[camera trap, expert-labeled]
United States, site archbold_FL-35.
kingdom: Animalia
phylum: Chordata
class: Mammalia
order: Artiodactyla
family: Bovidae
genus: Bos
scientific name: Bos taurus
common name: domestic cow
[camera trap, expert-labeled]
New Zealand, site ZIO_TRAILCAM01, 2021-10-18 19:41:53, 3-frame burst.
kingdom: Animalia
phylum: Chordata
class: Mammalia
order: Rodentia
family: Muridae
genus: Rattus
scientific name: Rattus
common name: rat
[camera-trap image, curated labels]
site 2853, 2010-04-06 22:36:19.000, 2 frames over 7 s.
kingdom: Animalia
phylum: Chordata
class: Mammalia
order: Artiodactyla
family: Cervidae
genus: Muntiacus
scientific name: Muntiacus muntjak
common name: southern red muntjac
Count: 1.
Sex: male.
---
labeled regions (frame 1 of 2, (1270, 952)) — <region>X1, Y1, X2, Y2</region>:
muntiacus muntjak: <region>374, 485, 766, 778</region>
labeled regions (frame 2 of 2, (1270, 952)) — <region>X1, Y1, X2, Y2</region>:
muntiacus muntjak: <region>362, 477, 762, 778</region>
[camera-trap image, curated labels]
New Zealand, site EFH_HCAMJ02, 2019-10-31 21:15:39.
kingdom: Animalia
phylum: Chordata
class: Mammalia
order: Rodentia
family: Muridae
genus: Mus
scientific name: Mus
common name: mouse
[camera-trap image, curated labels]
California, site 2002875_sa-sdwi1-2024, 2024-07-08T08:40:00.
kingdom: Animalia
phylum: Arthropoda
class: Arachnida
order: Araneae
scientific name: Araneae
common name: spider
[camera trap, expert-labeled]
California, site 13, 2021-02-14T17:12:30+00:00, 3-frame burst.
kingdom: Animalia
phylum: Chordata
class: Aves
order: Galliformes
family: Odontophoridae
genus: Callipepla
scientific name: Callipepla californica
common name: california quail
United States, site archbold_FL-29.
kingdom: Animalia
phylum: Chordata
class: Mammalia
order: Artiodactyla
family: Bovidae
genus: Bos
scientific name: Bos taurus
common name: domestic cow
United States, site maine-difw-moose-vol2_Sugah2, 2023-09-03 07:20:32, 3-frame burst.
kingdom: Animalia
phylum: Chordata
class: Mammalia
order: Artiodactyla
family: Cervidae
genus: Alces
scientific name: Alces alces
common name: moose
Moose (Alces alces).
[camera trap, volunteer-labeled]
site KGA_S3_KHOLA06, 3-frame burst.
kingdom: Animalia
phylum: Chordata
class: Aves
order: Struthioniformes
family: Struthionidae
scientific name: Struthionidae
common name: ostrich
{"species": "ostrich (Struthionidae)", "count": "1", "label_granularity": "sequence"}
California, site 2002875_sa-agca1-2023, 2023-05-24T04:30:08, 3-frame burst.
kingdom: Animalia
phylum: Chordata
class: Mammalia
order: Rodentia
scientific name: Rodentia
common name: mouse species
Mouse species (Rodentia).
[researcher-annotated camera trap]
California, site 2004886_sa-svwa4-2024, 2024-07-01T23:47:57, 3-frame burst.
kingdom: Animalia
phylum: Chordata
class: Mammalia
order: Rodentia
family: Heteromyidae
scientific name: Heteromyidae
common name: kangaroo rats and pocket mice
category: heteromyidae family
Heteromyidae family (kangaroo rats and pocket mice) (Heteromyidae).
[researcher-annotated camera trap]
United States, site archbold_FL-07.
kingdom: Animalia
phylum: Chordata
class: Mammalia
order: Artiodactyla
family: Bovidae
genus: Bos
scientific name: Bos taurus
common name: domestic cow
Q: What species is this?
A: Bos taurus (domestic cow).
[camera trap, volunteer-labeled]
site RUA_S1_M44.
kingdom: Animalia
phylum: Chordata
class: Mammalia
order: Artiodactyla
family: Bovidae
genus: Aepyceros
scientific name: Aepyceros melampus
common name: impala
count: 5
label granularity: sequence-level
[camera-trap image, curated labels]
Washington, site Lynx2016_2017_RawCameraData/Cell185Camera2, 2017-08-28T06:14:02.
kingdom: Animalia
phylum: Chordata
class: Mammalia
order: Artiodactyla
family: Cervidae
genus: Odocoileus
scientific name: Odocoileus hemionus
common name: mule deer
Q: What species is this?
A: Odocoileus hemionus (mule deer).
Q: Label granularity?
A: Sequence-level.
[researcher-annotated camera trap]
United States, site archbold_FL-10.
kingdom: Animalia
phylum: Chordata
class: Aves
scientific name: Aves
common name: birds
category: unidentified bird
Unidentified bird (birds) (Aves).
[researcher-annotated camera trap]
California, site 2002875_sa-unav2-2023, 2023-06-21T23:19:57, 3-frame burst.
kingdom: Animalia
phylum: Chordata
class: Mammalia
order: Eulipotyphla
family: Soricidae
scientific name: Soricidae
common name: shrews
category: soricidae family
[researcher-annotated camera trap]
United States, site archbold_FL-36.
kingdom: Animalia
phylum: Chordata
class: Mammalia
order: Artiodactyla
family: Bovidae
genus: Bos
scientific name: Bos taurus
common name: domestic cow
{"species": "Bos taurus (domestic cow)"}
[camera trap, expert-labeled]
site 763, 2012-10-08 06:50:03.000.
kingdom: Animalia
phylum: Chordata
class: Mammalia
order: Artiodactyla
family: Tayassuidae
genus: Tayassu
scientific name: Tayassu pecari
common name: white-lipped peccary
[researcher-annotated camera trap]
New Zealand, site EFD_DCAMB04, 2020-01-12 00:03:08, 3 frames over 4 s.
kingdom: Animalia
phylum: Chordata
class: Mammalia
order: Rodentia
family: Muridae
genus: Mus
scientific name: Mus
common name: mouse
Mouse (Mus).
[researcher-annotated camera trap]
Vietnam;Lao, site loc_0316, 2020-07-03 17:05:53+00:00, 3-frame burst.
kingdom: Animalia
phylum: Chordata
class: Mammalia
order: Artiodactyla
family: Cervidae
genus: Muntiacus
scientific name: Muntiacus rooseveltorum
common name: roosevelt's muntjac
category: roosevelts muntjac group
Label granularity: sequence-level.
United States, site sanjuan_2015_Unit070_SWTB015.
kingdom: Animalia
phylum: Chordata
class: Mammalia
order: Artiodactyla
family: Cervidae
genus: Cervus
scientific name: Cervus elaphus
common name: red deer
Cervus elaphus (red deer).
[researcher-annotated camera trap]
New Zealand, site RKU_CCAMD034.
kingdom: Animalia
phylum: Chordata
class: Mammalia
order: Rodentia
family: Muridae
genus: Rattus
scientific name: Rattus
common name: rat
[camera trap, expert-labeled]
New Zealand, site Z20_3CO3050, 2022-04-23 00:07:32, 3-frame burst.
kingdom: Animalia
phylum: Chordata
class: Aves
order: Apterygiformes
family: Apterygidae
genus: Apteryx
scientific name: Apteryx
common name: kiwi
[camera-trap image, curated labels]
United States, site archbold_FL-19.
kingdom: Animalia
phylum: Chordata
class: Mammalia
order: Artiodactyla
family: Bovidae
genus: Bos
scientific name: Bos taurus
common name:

_Task to carry out_:
Scan the listing above. Gather each line that contains the word "States".

_Answer section_:
United States, site archbold_FL-35.
United States, site archbold_FL-29.
United States, site maine-difw-moose-vol2_Sugah2, 2023-09-03 07:20:32, 3-frame burst.
United States, site archbold_FL-07.
United States, site archbold_FL-10.
United States, site archbold_FL-36.
United States, site sanjuan_2015_Unit070_SWTB015.
United States, site archbold_FL-19.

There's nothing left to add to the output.